== Exercise ==
Reproduce the blog post below word for word, from "into a blur" to "a quiet face.".

== Excerpted passage ==
━━━━━━━━━━━━━━━━━━━━
Sunday, February 11, 2007

Tim Janicke Star Magazine 4 Feb. 2007 Link

The Star Magazine of the Kansas City Star honored me with an article last week. This was not posted on the Star site until just the last few days. As I waited, I realized how entitled I have come to feel to immediate electronic access to news publications! I can just barely remember the days when I was typing out a zillion revisions of poems on a typewriter.

I cannot reprint the copyrighted article without permission, but here is the link. They omitted wonderful illustrations by Allan Chow, a KC Art Inst. grad. He will feature the oils at a master artist show in a Manhattan, Ks. in May, and I don't want to miss them. My thanks to Tim Janicke for his care and all the time he spent with the text and photo. Here is the link:

http://www.kansascity.com/mld/kansascity/living/special_packages/starmagazine/16643973.htm

And here is one of the poems:

At Flint Hills National Grasslands

for Daniel

Our eyes travel into blue haze

forty miles, and I tell my son

about our several-great grandparents

who lived just west of this summit.

Their graves lie in a far distant fold,

a valley where their voices mix

into a blur of lost wind gusts

like those rushing into our ears.

I tell him about a photograph

of our Indian grandfather—

his jet hair and deep black eyes

looking at us from a quiet face.

It must have been springtime

because of the flat dry bluestem

crushed around him in ripples

half a lifetime before his marriage.
━━━━━━━━━━━━━━━━━━━━
== Record set ==
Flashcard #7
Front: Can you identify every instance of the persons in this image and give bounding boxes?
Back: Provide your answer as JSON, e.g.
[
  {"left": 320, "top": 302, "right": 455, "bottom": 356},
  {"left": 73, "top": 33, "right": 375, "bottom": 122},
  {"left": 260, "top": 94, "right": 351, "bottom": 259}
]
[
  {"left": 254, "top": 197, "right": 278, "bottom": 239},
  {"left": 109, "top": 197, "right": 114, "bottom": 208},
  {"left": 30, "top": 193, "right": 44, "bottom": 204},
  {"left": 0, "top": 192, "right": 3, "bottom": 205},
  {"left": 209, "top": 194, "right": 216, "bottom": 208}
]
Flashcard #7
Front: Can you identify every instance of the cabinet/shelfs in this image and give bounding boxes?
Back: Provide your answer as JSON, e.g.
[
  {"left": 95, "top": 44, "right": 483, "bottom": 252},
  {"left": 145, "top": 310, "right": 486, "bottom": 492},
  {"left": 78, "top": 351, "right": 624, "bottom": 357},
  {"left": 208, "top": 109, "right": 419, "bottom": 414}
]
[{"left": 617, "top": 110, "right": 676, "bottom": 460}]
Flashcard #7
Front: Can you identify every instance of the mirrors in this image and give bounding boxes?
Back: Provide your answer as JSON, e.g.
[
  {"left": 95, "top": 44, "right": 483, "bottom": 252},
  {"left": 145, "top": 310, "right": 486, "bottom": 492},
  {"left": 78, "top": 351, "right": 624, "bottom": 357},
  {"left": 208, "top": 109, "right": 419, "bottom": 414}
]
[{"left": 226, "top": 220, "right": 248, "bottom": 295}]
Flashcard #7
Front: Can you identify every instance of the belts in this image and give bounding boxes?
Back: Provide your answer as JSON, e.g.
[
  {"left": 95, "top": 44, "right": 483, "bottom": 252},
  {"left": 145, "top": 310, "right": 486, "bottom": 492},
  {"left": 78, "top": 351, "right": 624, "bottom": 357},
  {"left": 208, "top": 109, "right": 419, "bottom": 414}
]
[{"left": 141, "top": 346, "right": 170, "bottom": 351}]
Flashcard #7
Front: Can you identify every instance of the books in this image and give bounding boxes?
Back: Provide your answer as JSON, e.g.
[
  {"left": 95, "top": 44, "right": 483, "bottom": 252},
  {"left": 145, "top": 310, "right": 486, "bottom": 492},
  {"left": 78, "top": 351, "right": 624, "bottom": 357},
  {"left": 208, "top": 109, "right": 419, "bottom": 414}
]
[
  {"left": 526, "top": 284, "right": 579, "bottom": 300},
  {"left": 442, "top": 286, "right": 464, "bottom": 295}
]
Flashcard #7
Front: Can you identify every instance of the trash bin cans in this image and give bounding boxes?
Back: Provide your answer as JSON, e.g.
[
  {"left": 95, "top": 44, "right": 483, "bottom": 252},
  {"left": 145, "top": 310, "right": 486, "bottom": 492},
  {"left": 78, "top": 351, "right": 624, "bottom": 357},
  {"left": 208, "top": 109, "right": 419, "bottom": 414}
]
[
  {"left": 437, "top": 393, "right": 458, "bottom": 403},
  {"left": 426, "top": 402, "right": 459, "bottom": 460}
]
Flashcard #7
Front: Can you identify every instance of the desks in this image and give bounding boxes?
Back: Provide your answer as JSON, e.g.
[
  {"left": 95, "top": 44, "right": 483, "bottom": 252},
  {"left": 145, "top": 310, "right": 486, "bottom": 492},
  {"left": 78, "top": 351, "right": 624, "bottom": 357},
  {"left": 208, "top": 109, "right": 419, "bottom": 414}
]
━━━━━━━━━━━━━━━━━━━━
== Result for this exercise ==
into a blur of lost wind gusts

like those rushing into our ears.

I tell him about a photograph

of our Indian grandfather—

his jet hair and deep black eyes

looking at us from a quiet face.